Me invitan a cenar en una sociedad gastronómica del País Vasco, en concreto la Zapardiel de Vitoria-Gasteiz. Las sociedades gastronómicas, también llamadas “txokos”, constituyen una seña de identidad de lo vasco al igual que los jesuitas, los carlistas en versión original y “neo”, Mondragón (no la orquesta, que también, sino el grupo cooperativo), el “Athletic” y una banda de impresentables en proceso de reconversión que prefiero no mencionar.
Las sociedades gastronómicas son una mezcla de club inglés y de falansterio.
De lo primero toman la distancia, e incluso el aislamiento total en el caso de algunos irreductibles, respecto al sexo débil; por si no ha quedado claro en las latitudes en las que me encuentro: las mujeres. Puede que quien haya leído “Técnicas de la mujer vasca para la doma y monta del marido” de Óscar Terol aduzca el atenuante de legítima defensa para tal actitud, de la que ningún miembro de sociedad gastronómica hará públicamente alarde (por aquello de lo políticamente correcto), aunque tampoco renegará por completo.
De lo segundo, los “txokos” toman el halo de las utopías, de los intentos de sentar nuevas bases para la humanidad. Sólo así se entiende que individuos de diferente extracción social y de horizontes profesionales distintos dediquen su tiempo libre a reunirse en torno a fogones y acepten de buen grado obligaciones como las que regularmente incumben al “semanero”: garantizar durante siete días que las instalaciones – de las que los socios son copropietarios – estén en perfectas condiciones y demostrarlo organizando una cena al conjunto de la masa social (en el caso de la Zapardiel, los jueves).
El reglamento interno de este tipo de asociaciones da normas de obligado cumplimiento sobre la manera de administrar las facilidades, incluidos los alimentos y bebidas puestos en común, quedando fuera de duda la honestidad de quienes se prestan a tan singular experiencia.
Los hay que piensan que los “txokos” son principalmente lugares para entablar contactos con objeto de hacer negocios o política. A mi entender, las cosas son más simples: como su nombre indica, las sociedades gastronómicas son capillas privadas del buen comer y del buen beber. Sólo así se entiende que, desde que atravesara el umbral de la Zapardiel, únicamente haya hablado con mis interlocutores de vinos, de la diferencia entre el chicharro gallego y el que tiene la suerte de haber visitado las aguas vascas o del punto de un guiso cuyos secretos van más allá de los ingredientes y el fuego lento.
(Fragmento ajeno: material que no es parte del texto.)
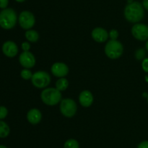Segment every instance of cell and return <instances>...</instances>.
I'll return each mask as SVG.
<instances>
[{
	"label": "cell",
	"mask_w": 148,
	"mask_h": 148,
	"mask_svg": "<svg viewBox=\"0 0 148 148\" xmlns=\"http://www.w3.org/2000/svg\"><path fill=\"white\" fill-rule=\"evenodd\" d=\"M145 11L142 3L139 1H133L131 3H127L124 10V18L129 23H138L144 18Z\"/></svg>",
	"instance_id": "1"
},
{
	"label": "cell",
	"mask_w": 148,
	"mask_h": 148,
	"mask_svg": "<svg viewBox=\"0 0 148 148\" xmlns=\"http://www.w3.org/2000/svg\"><path fill=\"white\" fill-rule=\"evenodd\" d=\"M147 104H148V95H147Z\"/></svg>",
	"instance_id": "32"
},
{
	"label": "cell",
	"mask_w": 148,
	"mask_h": 148,
	"mask_svg": "<svg viewBox=\"0 0 148 148\" xmlns=\"http://www.w3.org/2000/svg\"><path fill=\"white\" fill-rule=\"evenodd\" d=\"M18 23L24 30H30L36 24V17L32 12L23 10L18 16Z\"/></svg>",
	"instance_id": "7"
},
{
	"label": "cell",
	"mask_w": 148,
	"mask_h": 148,
	"mask_svg": "<svg viewBox=\"0 0 148 148\" xmlns=\"http://www.w3.org/2000/svg\"><path fill=\"white\" fill-rule=\"evenodd\" d=\"M108 35H109V39L111 40H117L119 36V33L116 29H111L109 32H108Z\"/></svg>",
	"instance_id": "21"
},
{
	"label": "cell",
	"mask_w": 148,
	"mask_h": 148,
	"mask_svg": "<svg viewBox=\"0 0 148 148\" xmlns=\"http://www.w3.org/2000/svg\"><path fill=\"white\" fill-rule=\"evenodd\" d=\"M131 33L133 37L138 41H145L148 40V26L144 23H138L132 27Z\"/></svg>",
	"instance_id": "8"
},
{
	"label": "cell",
	"mask_w": 148,
	"mask_h": 148,
	"mask_svg": "<svg viewBox=\"0 0 148 148\" xmlns=\"http://www.w3.org/2000/svg\"><path fill=\"white\" fill-rule=\"evenodd\" d=\"M51 72L56 78H64L69 74V68L64 62H56L51 67Z\"/></svg>",
	"instance_id": "9"
},
{
	"label": "cell",
	"mask_w": 148,
	"mask_h": 148,
	"mask_svg": "<svg viewBox=\"0 0 148 148\" xmlns=\"http://www.w3.org/2000/svg\"><path fill=\"white\" fill-rule=\"evenodd\" d=\"M19 62L22 67L27 69L33 68L36 65V59L31 52H23L19 56Z\"/></svg>",
	"instance_id": "10"
},
{
	"label": "cell",
	"mask_w": 148,
	"mask_h": 148,
	"mask_svg": "<svg viewBox=\"0 0 148 148\" xmlns=\"http://www.w3.org/2000/svg\"><path fill=\"white\" fill-rule=\"evenodd\" d=\"M137 148H148V140L142 141L137 145Z\"/></svg>",
	"instance_id": "26"
},
{
	"label": "cell",
	"mask_w": 148,
	"mask_h": 148,
	"mask_svg": "<svg viewBox=\"0 0 148 148\" xmlns=\"http://www.w3.org/2000/svg\"><path fill=\"white\" fill-rule=\"evenodd\" d=\"M55 87L61 92L66 91L69 87V81L65 77L58 78L57 81H56Z\"/></svg>",
	"instance_id": "16"
},
{
	"label": "cell",
	"mask_w": 148,
	"mask_h": 148,
	"mask_svg": "<svg viewBox=\"0 0 148 148\" xmlns=\"http://www.w3.org/2000/svg\"><path fill=\"white\" fill-rule=\"evenodd\" d=\"M0 148H8V147H6L5 145H0Z\"/></svg>",
	"instance_id": "30"
},
{
	"label": "cell",
	"mask_w": 148,
	"mask_h": 148,
	"mask_svg": "<svg viewBox=\"0 0 148 148\" xmlns=\"http://www.w3.org/2000/svg\"><path fill=\"white\" fill-rule=\"evenodd\" d=\"M135 58L138 60H143L145 58L146 52L144 49H138L136 50L134 54Z\"/></svg>",
	"instance_id": "20"
},
{
	"label": "cell",
	"mask_w": 148,
	"mask_h": 148,
	"mask_svg": "<svg viewBox=\"0 0 148 148\" xmlns=\"http://www.w3.org/2000/svg\"><path fill=\"white\" fill-rule=\"evenodd\" d=\"M30 81L36 88L43 89L49 86L51 81V78L48 72L44 71H38L33 73Z\"/></svg>",
	"instance_id": "5"
},
{
	"label": "cell",
	"mask_w": 148,
	"mask_h": 148,
	"mask_svg": "<svg viewBox=\"0 0 148 148\" xmlns=\"http://www.w3.org/2000/svg\"><path fill=\"white\" fill-rule=\"evenodd\" d=\"M18 22V16L12 8H6L0 12V27L5 30H11Z\"/></svg>",
	"instance_id": "3"
},
{
	"label": "cell",
	"mask_w": 148,
	"mask_h": 148,
	"mask_svg": "<svg viewBox=\"0 0 148 148\" xmlns=\"http://www.w3.org/2000/svg\"><path fill=\"white\" fill-rule=\"evenodd\" d=\"M142 4H143V7H144L145 10L148 12V0H143Z\"/></svg>",
	"instance_id": "27"
},
{
	"label": "cell",
	"mask_w": 148,
	"mask_h": 148,
	"mask_svg": "<svg viewBox=\"0 0 148 148\" xmlns=\"http://www.w3.org/2000/svg\"><path fill=\"white\" fill-rule=\"evenodd\" d=\"M8 115V110L4 106H0V120L5 118Z\"/></svg>",
	"instance_id": "22"
},
{
	"label": "cell",
	"mask_w": 148,
	"mask_h": 148,
	"mask_svg": "<svg viewBox=\"0 0 148 148\" xmlns=\"http://www.w3.org/2000/svg\"><path fill=\"white\" fill-rule=\"evenodd\" d=\"M2 52L6 57L13 58L17 56L18 54V46L15 42L12 41H7L2 45Z\"/></svg>",
	"instance_id": "11"
},
{
	"label": "cell",
	"mask_w": 148,
	"mask_h": 148,
	"mask_svg": "<svg viewBox=\"0 0 148 148\" xmlns=\"http://www.w3.org/2000/svg\"><path fill=\"white\" fill-rule=\"evenodd\" d=\"M10 133V128L4 120H0V138L4 139L7 137Z\"/></svg>",
	"instance_id": "17"
},
{
	"label": "cell",
	"mask_w": 148,
	"mask_h": 148,
	"mask_svg": "<svg viewBox=\"0 0 148 148\" xmlns=\"http://www.w3.org/2000/svg\"><path fill=\"white\" fill-rule=\"evenodd\" d=\"M145 80H146V81H147V82H148V74H147V75H145Z\"/></svg>",
	"instance_id": "31"
},
{
	"label": "cell",
	"mask_w": 148,
	"mask_h": 148,
	"mask_svg": "<svg viewBox=\"0 0 148 148\" xmlns=\"http://www.w3.org/2000/svg\"><path fill=\"white\" fill-rule=\"evenodd\" d=\"M40 99L43 104L48 106H55L62 100V94L56 87H47L40 93Z\"/></svg>",
	"instance_id": "2"
},
{
	"label": "cell",
	"mask_w": 148,
	"mask_h": 148,
	"mask_svg": "<svg viewBox=\"0 0 148 148\" xmlns=\"http://www.w3.org/2000/svg\"><path fill=\"white\" fill-rule=\"evenodd\" d=\"M21 48L23 50V52H28V51H30V48H31L30 42L29 41L23 42L21 44Z\"/></svg>",
	"instance_id": "23"
},
{
	"label": "cell",
	"mask_w": 148,
	"mask_h": 148,
	"mask_svg": "<svg viewBox=\"0 0 148 148\" xmlns=\"http://www.w3.org/2000/svg\"><path fill=\"white\" fill-rule=\"evenodd\" d=\"M33 73L30 69H27V68H24L20 72V76L23 79L27 81V80H31L32 77H33Z\"/></svg>",
	"instance_id": "19"
},
{
	"label": "cell",
	"mask_w": 148,
	"mask_h": 148,
	"mask_svg": "<svg viewBox=\"0 0 148 148\" xmlns=\"http://www.w3.org/2000/svg\"><path fill=\"white\" fill-rule=\"evenodd\" d=\"M25 37L27 39V41L30 42V43H36L39 40L40 35H39V33L37 30L30 29V30H27L25 31Z\"/></svg>",
	"instance_id": "15"
},
{
	"label": "cell",
	"mask_w": 148,
	"mask_h": 148,
	"mask_svg": "<svg viewBox=\"0 0 148 148\" xmlns=\"http://www.w3.org/2000/svg\"><path fill=\"white\" fill-rule=\"evenodd\" d=\"M14 1H16L17 2H19V3H23L24 2V1H25L26 0H14Z\"/></svg>",
	"instance_id": "28"
},
{
	"label": "cell",
	"mask_w": 148,
	"mask_h": 148,
	"mask_svg": "<svg viewBox=\"0 0 148 148\" xmlns=\"http://www.w3.org/2000/svg\"><path fill=\"white\" fill-rule=\"evenodd\" d=\"M106 55L109 59H116L121 57L124 52V46L118 40H108L104 47Z\"/></svg>",
	"instance_id": "4"
},
{
	"label": "cell",
	"mask_w": 148,
	"mask_h": 148,
	"mask_svg": "<svg viewBox=\"0 0 148 148\" xmlns=\"http://www.w3.org/2000/svg\"><path fill=\"white\" fill-rule=\"evenodd\" d=\"M145 49L148 52V40L146 41V44H145Z\"/></svg>",
	"instance_id": "29"
},
{
	"label": "cell",
	"mask_w": 148,
	"mask_h": 148,
	"mask_svg": "<svg viewBox=\"0 0 148 148\" xmlns=\"http://www.w3.org/2000/svg\"><path fill=\"white\" fill-rule=\"evenodd\" d=\"M27 120L32 125H37L41 121L42 113L39 109L36 107L30 109L26 115Z\"/></svg>",
	"instance_id": "14"
},
{
	"label": "cell",
	"mask_w": 148,
	"mask_h": 148,
	"mask_svg": "<svg viewBox=\"0 0 148 148\" xmlns=\"http://www.w3.org/2000/svg\"><path fill=\"white\" fill-rule=\"evenodd\" d=\"M59 110L62 115L69 118L76 115L77 112V104L73 99H62L59 103Z\"/></svg>",
	"instance_id": "6"
},
{
	"label": "cell",
	"mask_w": 148,
	"mask_h": 148,
	"mask_svg": "<svg viewBox=\"0 0 148 148\" xmlns=\"http://www.w3.org/2000/svg\"><path fill=\"white\" fill-rule=\"evenodd\" d=\"M142 68L146 73H148V57H145L142 61Z\"/></svg>",
	"instance_id": "24"
},
{
	"label": "cell",
	"mask_w": 148,
	"mask_h": 148,
	"mask_svg": "<svg viewBox=\"0 0 148 148\" xmlns=\"http://www.w3.org/2000/svg\"><path fill=\"white\" fill-rule=\"evenodd\" d=\"M78 100L81 106L83 107H89L92 105L94 102L93 94L90 90H83L79 93Z\"/></svg>",
	"instance_id": "13"
},
{
	"label": "cell",
	"mask_w": 148,
	"mask_h": 148,
	"mask_svg": "<svg viewBox=\"0 0 148 148\" xmlns=\"http://www.w3.org/2000/svg\"><path fill=\"white\" fill-rule=\"evenodd\" d=\"M91 36L95 41L98 43H104L108 41L109 38L108 32L102 27H96L91 32Z\"/></svg>",
	"instance_id": "12"
},
{
	"label": "cell",
	"mask_w": 148,
	"mask_h": 148,
	"mask_svg": "<svg viewBox=\"0 0 148 148\" xmlns=\"http://www.w3.org/2000/svg\"><path fill=\"white\" fill-rule=\"evenodd\" d=\"M64 148H79V143L77 139L71 138L64 142Z\"/></svg>",
	"instance_id": "18"
},
{
	"label": "cell",
	"mask_w": 148,
	"mask_h": 148,
	"mask_svg": "<svg viewBox=\"0 0 148 148\" xmlns=\"http://www.w3.org/2000/svg\"><path fill=\"white\" fill-rule=\"evenodd\" d=\"M9 4V0H0V8L4 10L7 8Z\"/></svg>",
	"instance_id": "25"
}]
</instances>
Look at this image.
Una vez en la mesa, la condición de los comensales – personajes notorios de la ciudad, incluido el director del principal periódico – llevaría a pensar sobre disquisiciones económico-sociales, complots, críticas y hasta alabanzas dirigidas a presentes o ausentes. Pues no: en la cena se habló casi exclusivamente de comida y de bebida, sin que el orden de los factores alterara la grata función digestiva.
¿Y si las sociedades gastronómicas fueran una lección de vida, un modelo a seguir? ¿Acaso no entronca su filosofía con la fundamental revolución que nos llevó a pasar, en los albores de la humanidad, de ser recolectores solitarios a organizarnos en grupos para la caza y la preparación de los alimentos? ¿Acaso no es gozosamente atávico el placer del “semanero” al presentarnos como auténticos trofeos los chicharros eúskaros que descubrió en el mercado? En cuanto al toque culinario, tengo que confesar que la cena fue digna del más evolucionado “homo sapiens”, entendiendo “sapiens” por “sabor” que no por “saber”.
De regreso a las estrechas calles de la “almendra” medieval vitoriana no pude sino reflexionar sobre lo bien que nos iría organizándonos en sociedades gastronómicas en vez de en solitarios abridores de puertas a repartidores de pizzas.
Os tengo que dejar; acaba de sonar el timbre.